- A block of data
━━━━━━━━━━

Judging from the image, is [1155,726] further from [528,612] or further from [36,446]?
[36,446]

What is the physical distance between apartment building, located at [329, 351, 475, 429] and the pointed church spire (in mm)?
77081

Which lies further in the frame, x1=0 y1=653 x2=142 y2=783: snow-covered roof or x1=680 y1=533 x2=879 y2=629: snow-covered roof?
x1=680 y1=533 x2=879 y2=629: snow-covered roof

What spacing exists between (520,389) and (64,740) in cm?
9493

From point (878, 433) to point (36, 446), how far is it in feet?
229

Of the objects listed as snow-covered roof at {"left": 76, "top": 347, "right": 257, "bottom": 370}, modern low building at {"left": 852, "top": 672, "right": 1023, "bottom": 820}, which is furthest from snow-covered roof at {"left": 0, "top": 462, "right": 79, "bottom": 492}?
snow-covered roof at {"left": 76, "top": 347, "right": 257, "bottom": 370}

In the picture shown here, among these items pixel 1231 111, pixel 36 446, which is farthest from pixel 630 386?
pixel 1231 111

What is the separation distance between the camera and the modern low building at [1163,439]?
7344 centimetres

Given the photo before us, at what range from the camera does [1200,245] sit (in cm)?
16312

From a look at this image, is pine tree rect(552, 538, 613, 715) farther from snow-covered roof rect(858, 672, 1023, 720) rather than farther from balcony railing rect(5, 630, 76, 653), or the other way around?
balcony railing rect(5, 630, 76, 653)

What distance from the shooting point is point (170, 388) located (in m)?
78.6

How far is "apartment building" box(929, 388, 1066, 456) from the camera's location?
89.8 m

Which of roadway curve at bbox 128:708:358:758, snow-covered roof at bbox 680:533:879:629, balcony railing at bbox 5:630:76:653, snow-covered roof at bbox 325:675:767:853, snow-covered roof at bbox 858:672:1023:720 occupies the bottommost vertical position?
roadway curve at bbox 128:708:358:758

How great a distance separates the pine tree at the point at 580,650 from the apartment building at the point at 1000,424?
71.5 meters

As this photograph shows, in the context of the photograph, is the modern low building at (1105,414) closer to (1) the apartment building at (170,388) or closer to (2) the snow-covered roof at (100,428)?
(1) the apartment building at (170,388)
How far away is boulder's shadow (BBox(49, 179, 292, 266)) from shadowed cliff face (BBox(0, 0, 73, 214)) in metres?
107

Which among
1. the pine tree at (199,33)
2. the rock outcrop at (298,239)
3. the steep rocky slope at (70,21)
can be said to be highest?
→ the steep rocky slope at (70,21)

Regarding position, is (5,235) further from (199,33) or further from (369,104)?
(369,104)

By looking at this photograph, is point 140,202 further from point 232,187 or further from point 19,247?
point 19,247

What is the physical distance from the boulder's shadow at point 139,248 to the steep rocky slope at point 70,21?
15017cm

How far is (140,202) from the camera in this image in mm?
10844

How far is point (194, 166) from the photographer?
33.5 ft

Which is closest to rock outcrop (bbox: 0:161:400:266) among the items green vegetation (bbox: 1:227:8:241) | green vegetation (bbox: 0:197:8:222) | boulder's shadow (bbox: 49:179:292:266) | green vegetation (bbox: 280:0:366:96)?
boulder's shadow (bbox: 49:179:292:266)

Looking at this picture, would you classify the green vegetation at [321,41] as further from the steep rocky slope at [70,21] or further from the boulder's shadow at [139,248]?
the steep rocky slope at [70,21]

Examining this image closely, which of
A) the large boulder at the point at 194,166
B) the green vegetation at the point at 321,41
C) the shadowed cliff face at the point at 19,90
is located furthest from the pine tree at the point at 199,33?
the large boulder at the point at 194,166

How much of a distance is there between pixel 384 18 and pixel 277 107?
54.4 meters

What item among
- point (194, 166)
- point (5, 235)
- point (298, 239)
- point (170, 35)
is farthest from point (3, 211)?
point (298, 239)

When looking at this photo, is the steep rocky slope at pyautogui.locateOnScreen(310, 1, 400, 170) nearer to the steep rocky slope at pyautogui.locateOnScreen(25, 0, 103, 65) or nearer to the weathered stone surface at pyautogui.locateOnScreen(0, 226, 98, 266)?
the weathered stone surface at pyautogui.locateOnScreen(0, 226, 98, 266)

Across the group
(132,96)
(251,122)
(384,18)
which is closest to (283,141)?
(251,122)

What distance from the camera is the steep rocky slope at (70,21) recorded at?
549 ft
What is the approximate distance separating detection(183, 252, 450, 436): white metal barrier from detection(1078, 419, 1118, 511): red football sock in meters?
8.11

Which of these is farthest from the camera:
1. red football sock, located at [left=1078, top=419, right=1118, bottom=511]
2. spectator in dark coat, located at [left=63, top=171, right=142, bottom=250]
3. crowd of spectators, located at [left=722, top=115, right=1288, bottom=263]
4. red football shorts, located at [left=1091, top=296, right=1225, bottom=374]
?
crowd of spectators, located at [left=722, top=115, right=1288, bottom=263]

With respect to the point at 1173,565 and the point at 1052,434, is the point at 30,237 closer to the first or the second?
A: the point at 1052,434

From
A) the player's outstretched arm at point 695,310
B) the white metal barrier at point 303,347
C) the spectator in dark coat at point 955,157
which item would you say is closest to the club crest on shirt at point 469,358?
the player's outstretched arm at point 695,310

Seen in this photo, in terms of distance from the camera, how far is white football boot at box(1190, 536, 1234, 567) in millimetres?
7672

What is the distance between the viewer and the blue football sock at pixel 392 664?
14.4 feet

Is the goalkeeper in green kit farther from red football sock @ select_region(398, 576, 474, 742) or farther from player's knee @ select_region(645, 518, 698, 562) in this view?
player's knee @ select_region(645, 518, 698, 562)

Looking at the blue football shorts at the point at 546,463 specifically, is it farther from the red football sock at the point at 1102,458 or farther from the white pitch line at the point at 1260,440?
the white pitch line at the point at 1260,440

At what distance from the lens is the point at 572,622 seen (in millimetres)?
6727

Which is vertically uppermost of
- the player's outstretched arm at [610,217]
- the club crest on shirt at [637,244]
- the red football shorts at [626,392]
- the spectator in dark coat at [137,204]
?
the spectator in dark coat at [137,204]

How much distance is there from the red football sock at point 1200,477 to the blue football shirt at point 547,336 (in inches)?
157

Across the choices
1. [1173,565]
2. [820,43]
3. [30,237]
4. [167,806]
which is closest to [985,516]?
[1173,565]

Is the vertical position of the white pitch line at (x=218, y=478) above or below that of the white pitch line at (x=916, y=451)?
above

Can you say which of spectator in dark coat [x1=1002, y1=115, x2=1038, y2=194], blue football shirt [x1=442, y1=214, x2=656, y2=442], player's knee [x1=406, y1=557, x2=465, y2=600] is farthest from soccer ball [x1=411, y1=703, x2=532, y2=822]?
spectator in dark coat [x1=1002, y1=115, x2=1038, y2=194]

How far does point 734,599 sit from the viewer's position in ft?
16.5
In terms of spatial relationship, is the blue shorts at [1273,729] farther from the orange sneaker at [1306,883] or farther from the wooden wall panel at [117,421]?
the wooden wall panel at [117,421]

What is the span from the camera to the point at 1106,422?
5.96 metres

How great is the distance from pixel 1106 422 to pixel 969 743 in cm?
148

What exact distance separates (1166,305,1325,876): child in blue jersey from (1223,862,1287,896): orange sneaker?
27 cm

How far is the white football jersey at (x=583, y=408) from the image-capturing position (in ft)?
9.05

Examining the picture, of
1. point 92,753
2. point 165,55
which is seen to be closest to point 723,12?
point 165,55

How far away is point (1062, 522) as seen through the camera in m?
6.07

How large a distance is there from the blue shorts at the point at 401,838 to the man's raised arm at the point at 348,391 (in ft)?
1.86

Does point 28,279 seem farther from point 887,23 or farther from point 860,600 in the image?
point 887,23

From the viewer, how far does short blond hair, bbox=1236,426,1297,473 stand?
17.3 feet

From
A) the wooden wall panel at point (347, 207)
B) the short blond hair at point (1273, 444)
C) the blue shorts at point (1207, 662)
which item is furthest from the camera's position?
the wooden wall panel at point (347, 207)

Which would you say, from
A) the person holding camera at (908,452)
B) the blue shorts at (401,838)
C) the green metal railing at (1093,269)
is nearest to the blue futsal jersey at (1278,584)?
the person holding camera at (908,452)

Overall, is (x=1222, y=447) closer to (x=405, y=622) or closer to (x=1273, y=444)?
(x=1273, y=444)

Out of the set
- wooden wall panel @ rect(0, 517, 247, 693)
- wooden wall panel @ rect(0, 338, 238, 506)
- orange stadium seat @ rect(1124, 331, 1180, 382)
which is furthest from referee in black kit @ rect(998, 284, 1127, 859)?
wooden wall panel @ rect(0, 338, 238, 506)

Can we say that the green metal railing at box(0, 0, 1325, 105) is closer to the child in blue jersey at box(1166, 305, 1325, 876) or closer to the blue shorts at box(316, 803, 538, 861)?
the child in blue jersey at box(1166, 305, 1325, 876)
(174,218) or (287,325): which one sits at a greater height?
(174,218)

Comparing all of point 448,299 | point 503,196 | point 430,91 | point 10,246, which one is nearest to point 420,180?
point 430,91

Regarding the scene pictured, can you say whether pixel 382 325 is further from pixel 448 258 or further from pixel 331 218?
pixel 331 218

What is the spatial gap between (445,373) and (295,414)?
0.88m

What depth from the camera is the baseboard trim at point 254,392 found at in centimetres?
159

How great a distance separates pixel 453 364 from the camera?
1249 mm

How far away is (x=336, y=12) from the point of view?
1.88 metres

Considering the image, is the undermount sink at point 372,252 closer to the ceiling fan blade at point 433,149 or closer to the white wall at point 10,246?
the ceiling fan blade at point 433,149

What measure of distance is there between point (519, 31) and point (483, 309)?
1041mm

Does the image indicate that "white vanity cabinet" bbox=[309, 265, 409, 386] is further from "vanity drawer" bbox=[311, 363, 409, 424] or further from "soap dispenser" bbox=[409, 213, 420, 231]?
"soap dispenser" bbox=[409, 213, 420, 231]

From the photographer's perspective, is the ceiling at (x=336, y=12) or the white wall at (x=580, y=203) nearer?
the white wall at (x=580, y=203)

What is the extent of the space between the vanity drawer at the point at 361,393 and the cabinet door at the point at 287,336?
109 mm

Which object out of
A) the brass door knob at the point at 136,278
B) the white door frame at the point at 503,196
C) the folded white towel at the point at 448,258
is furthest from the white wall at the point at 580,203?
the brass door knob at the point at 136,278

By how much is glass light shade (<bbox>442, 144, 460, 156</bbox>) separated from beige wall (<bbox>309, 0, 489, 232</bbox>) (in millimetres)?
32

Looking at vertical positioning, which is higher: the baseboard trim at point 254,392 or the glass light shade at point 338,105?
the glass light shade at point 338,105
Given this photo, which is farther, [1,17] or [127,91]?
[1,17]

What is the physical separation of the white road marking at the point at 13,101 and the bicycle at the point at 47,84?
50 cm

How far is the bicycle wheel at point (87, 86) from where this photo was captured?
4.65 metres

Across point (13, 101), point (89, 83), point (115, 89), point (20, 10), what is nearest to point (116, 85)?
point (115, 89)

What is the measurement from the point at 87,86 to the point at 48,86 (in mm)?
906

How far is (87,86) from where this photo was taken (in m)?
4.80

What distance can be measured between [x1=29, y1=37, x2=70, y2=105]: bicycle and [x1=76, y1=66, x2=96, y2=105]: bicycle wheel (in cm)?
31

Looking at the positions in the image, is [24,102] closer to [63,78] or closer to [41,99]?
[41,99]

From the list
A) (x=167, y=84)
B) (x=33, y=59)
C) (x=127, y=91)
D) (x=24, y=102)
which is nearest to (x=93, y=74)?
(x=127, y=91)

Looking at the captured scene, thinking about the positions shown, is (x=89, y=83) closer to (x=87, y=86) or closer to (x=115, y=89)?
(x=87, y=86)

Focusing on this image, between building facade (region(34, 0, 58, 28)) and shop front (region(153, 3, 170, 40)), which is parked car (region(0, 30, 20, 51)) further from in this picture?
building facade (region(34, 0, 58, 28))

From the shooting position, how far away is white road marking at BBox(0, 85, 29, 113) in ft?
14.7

━━━━━━━━━━

Pull out each line of the material above that contains the word "slope", and list those lines in order.

- SOLUTION BELOW
3. the steep rocky slope at (70,21)
→ the steep rocky slope at (70,21)
What is the physical distance from the boulder's shadow at point 139,248 to the steep rocky slope at point 70,21?
Looking at this picture, would you classify the green vegetation at [321,41] as further from the steep rocky slope at [70,21] or further from the boulder's shadow at [139,248]?
the steep rocky slope at [70,21]
When looking at this photo, is the steep rocky slope at pyautogui.locateOnScreen(310, 1, 400, 170) nearer to the steep rocky slope at pyautogui.locateOnScreen(25, 0, 103, 65) or nearer to the weathered stone surface at pyautogui.locateOnScreen(0, 226, 98, 266)?
What distance from the camera is the steep rocky slope at (70,21) recorded at?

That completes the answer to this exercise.